Consórcio de empresas de mineração se posiciona contra extensão do processo Kimberley na AGNU
- nicolebiancardi1
- 16 de out. de 2022
- 1 min de leitura
Agência Lusa
Em debate que está ocorrendo na Assembleia Geral das Nações Unidas desde ontem, uma das delegações estava defendendo o direcionamento dos lucros para ressarcimento dos trabalhadores por insalubridade e extensão do processo Kimberley.
Um consórcio de empresas de mineração se declarou contra essas propostas, afirmando que é responsabilidade de cada país e que o processo Kimberley não tem jurisdição para agir em outras mercados de pedras preciosas, apenas sobre diamantes.
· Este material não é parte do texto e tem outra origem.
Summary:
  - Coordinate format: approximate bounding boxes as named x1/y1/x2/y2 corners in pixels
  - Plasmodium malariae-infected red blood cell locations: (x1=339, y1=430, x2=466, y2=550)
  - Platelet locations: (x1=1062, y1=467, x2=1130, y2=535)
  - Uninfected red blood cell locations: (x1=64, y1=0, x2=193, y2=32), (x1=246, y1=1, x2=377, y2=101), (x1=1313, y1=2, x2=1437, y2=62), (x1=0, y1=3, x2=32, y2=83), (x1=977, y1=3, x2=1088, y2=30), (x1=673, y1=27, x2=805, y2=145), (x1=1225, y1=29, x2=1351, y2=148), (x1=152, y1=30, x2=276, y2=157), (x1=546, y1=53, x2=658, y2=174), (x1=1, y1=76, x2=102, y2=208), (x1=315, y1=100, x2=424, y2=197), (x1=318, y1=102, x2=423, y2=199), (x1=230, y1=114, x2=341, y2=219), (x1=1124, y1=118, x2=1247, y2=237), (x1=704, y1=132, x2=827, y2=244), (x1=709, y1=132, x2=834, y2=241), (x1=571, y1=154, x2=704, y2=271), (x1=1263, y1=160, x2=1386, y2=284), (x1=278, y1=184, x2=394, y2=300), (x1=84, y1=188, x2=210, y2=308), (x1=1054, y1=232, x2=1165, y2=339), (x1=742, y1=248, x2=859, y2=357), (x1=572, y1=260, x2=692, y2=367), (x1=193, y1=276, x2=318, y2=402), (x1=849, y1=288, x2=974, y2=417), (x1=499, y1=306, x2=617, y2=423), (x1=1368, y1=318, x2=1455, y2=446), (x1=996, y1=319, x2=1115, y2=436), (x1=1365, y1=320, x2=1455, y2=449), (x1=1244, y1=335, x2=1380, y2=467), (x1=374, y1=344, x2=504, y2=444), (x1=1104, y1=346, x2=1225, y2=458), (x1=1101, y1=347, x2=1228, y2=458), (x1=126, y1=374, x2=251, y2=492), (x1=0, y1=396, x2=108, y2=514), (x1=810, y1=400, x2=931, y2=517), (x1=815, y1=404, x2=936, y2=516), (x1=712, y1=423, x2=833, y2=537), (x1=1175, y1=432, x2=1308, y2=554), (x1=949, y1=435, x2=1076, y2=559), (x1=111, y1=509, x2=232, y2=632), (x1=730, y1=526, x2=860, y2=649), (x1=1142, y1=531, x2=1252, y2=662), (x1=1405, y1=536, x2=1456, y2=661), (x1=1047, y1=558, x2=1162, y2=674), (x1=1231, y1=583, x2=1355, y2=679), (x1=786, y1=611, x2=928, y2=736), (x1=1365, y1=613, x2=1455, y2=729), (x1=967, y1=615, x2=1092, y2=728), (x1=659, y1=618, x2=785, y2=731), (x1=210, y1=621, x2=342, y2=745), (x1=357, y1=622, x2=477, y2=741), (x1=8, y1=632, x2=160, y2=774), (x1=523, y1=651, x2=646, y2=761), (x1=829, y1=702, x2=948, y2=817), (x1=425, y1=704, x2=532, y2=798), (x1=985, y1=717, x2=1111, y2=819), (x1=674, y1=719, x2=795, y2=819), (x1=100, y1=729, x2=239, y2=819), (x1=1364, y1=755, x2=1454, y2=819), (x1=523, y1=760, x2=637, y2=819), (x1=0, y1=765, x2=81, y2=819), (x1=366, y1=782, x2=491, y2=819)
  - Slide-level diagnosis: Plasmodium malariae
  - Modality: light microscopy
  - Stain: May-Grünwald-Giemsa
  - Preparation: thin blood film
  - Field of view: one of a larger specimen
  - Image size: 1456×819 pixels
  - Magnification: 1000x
Além disso, outras empresas não têm suporte legal e econômico para seguir os protocolos.
Leia na integra a nota enviada a imprensa
Bom dia
Nós ,do consórcio de empresas de mineração, nos posicionamos contra as propostas que estão sendo debatidas na Assembleia Geral das Nações Unidas sobre diamantes e outras pedras preciosas. Uma delegações quer sugerir repartições do lucro e extensão do processo Kimberley para outras pedras preciosas para além dos diamantes.
É de extrema ingenuidade acreditar que o cobre e o diamante possuem a mesma importância e seguem as mesmas regras no mercado internacional. Isso é uma direção clara a catástrofe generalizada. Entrarem com ações na justiça e faremos pressão para que tais propostas não sejam aprovadas.